Department of the Treasury

The Department of the Treasury has proposed boosting the authorities of the Committee on Foreign Investment in the United States, which reviews foreign investment in U.S. businesses for national security concerns.

In a proposed rulemaking notice released on Thursday, the department said the changes would help CFIUS accomplish its national security mission while supporting the United States’ open investment policy.

The Treasury, which heads the interagency committee, recommended key improvements such as expanding the types of information that parties or persons should submit when dealing with CFIUS.

It also wants greater flexibility in the body’s subpoena authority, allowing CFIUS to secure information from sources not party to its ongoing transactions.

Such power would enable the committee to better evaluate national security risks linked with non-notified transactions, according to the draft rules.

The enhancements would help CFIUS “more effectively deter violations, promote compliance and swiftly address national security risks,” Assistant Treasury Secretary for Investment Security Paul Rosen said in a statement.

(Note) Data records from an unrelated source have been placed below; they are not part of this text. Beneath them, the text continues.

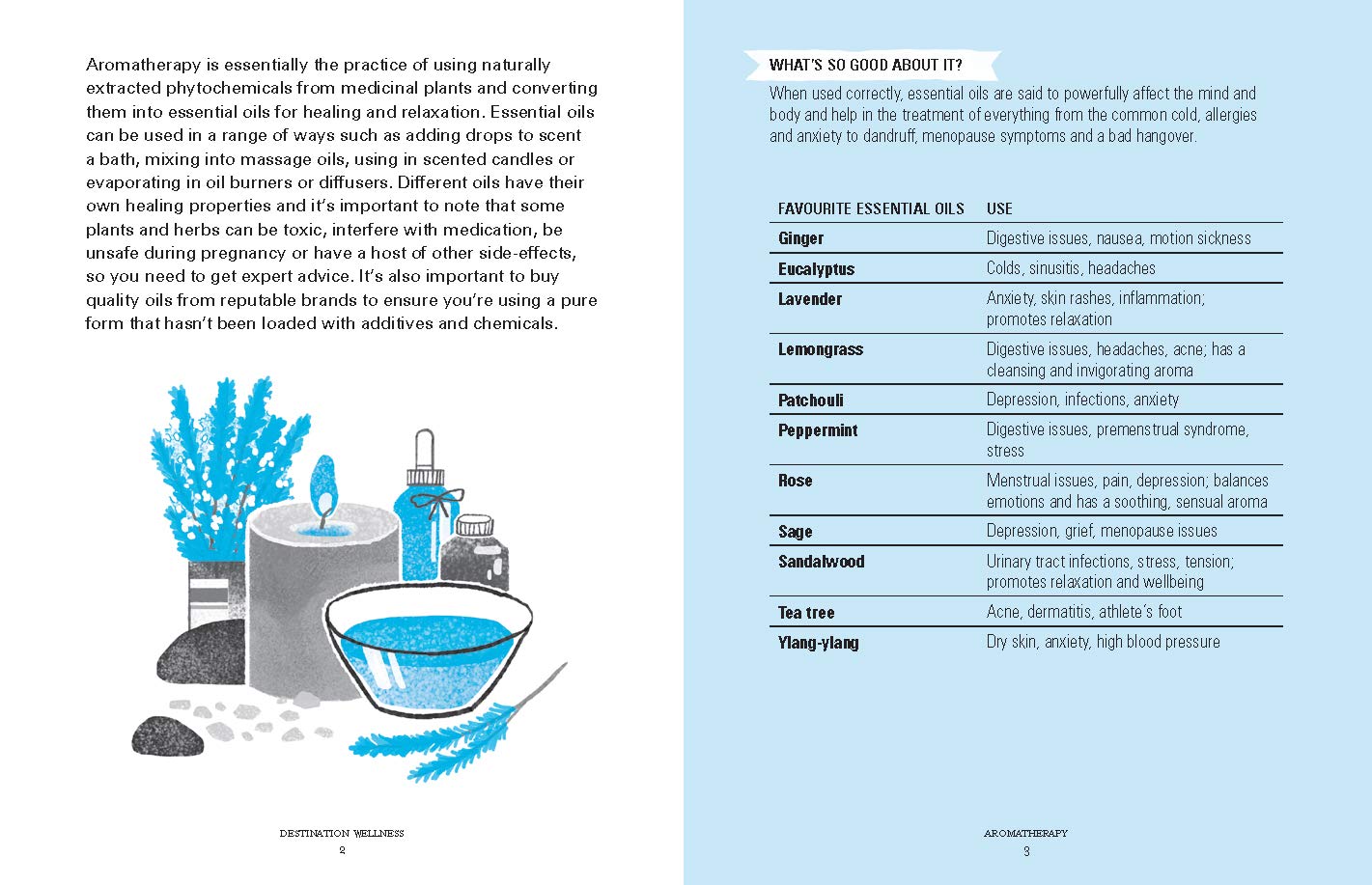 Aromatherapy is essentially the practice of using naturally extracted phytochemicals from medicinal plants and converting them into essential oils for healing and relaxation. Essential oils can be used in a range of ways such as adding drops to scent a bath, mixing into massage oils, using in scented candles or evaporating in oil burners or diffusers. Different oils have their own healing properties and it's important to note that some plants and herbs can be toxic, interfere with medication, be unsafe during pregnancy or have a host of other side-effects, so you need to get expert advice. It's also important to buy quality oils from reputable brands to ensure you're using a pure form that hasn't been loaded with additives and chemicals.

DESTINATION WELLNESS
2

WHAT'S SO GOOD ABOUT IT?

When used correctly, essential oils are said to powerfully affect the mind and body and help in the treatment of everything from the common cold, allergies and anxiety to dandruff, menopause symptoms and a bad hangover.

| FAVOURITE ESSENTIAL OILS | USE |
|---|---|
| Ginger | Digestive issues, nausea, motion sickness |
| Eucalyptus | Colds, sinusitis, headaches |
| Lavender | Anxiety, skin rashes, inflammation; promotes relaxation |
| Lemongrass | Digestive issues, headaches, acne; has a cleansing and invigorating aroma |
| Patchouli | Depression, infections, anxiety |
| Peppermint | Digestive issues, premenstrual syndrome, stress |
| Rose | Menstrual issues, pain, depression; balances emotions and has a soothing, sensual aroma |
| Sage | Depression, grief, menopause issues |
| Sandalwood | Urinary tract infections, stress, tension; promotes relaxation and wellbeing |
| Tea tree | Acne, dermatitis, athlete's foot |
| Ylang-ylang | Dry skin, anxiety, high blood pressure |

AROMATHERAPY
3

“These updates reflect lessons learned in the course of our monitoring, compliance and enforcement work,” he added.

J. Philip Ludvigson, a former director for CFIUS Monitoring and Enforcement, told the Associated Press that the draft regulations show the committee’s “increasingly aggressive posture in protecting national security.”

“CFIUS clearly intends to issue more and bigger penalties than ever before, using an enhanced subpoena authority wherever necessary,” noted Ludvigson, a partner at the law firm King & Spalding.

The Treasury said written comments on the notice from the public would be accepted over the next 30 days after the proposal’s publication.